- Seçilen Metin:
* * * * *

İşte AK Parti'nin aday kriterleri!

İşte AK Parti'nin aday kriterleri!

AK Parti Grup Başkanvekili Suat Kılıç, kanal7 Ankara Temsilcisi Mehmet Acet ile Akit gazetesi Ankara Temsilcisi ve Yazarı Yener Dönmezin sorularını cevapladı. 

Kılıç'ın gündemdeki konulara ilişkin sorulara verdiği cevaplar şöyle: 

Yargıyı nasıl yapılandırdılarsa, zannediyorlar ki AK Parti de yandaş yargı hesabında. Mevcut hakimler için de bu geçerli. Bizim dönemimizde göreve gelen hakim ve savcıların üye olmaları imkansız. Dolayısıyla seçilecek olanlar bizden önceki hükümetler döneminde atananlar seçilecek. Hakka 1980 öncesinden seçilenler olacak. Dolayısıyla bir yandaşlık bağı kurmak mümkün değil. 

SORU: Gerçeker'in Başbakan'a bir talebi var, biz de bir dosya getireceğiz. Süreç nasıl olacak?

* * * * *

- İstenen İşlem: Röportajın "Yargıyı nasıl yapılandırdılarsa, zannediyorlar" ile başlayıp "Süreç nasıl olacak?" ifadesine kadar süren kısmını, "Başbakan'a" yerine "Cumhurbaşkanı'na" gelecek şekilde düzenleyerek yeniden yazın. Kayıtlar, röportajdan bağımsız ayrı bir malzemedir.

Mekânsal bir soru setinden kayıtlar:

* * * * *

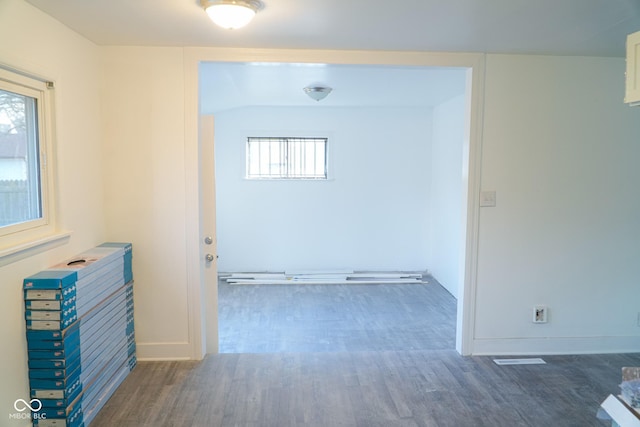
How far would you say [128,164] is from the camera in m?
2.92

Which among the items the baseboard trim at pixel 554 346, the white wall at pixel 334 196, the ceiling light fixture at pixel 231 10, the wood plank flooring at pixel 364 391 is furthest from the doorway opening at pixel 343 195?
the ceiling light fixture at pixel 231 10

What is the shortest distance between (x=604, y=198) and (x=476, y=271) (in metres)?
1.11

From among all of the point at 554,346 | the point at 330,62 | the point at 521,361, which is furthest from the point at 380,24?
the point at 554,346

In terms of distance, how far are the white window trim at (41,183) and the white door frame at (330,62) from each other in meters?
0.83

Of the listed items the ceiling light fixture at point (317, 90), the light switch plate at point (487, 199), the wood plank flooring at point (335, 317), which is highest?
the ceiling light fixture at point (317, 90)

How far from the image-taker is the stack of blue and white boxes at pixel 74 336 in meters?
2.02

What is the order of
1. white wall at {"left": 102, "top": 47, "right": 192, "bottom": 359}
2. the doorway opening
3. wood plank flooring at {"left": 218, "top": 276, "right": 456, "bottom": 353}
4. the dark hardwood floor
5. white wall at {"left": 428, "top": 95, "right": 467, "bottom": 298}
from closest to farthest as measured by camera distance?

* * * * *

- Beklenen Cevap:
Yargıyı nasıl yapılandırdılarsa, zannediyorlar ki AK Parti de yandaş yargı hesabında. Mevcut hakimler için de bu geçerli. Bizim dönemimizde göreve gelen hakim ve savcıların üye olmaları imkansız. Dolayısıyla seçilecek olanlar bizden önceki hükümetler döneminde atananlar seçilecek. Hakka 1980 öncesinden seçilenler olacak. Dolayısıyla bir yandaşlık bağı kurmak mümkün değil. 

SORU: Gerçeker'in Cumhurbaşkanı'na bir talebi var, biz de bir dosya getireceğiz. Süreç nasıl olacak?